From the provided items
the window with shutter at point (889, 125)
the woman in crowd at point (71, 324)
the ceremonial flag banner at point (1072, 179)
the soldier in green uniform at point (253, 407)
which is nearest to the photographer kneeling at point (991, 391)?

### Exercise task
Rewrite each line of the entries above as one item in a numbered list, and leave out any blank lines.

### Response for this exercise
1. From the provided items
2. the window with shutter at point (889, 125)
3. the woman in crowd at point (71, 324)
4. the ceremonial flag banner at point (1072, 179)
5. the soldier in green uniform at point (253, 407)
6. which is nearest to the photographer kneeling at point (991, 391)?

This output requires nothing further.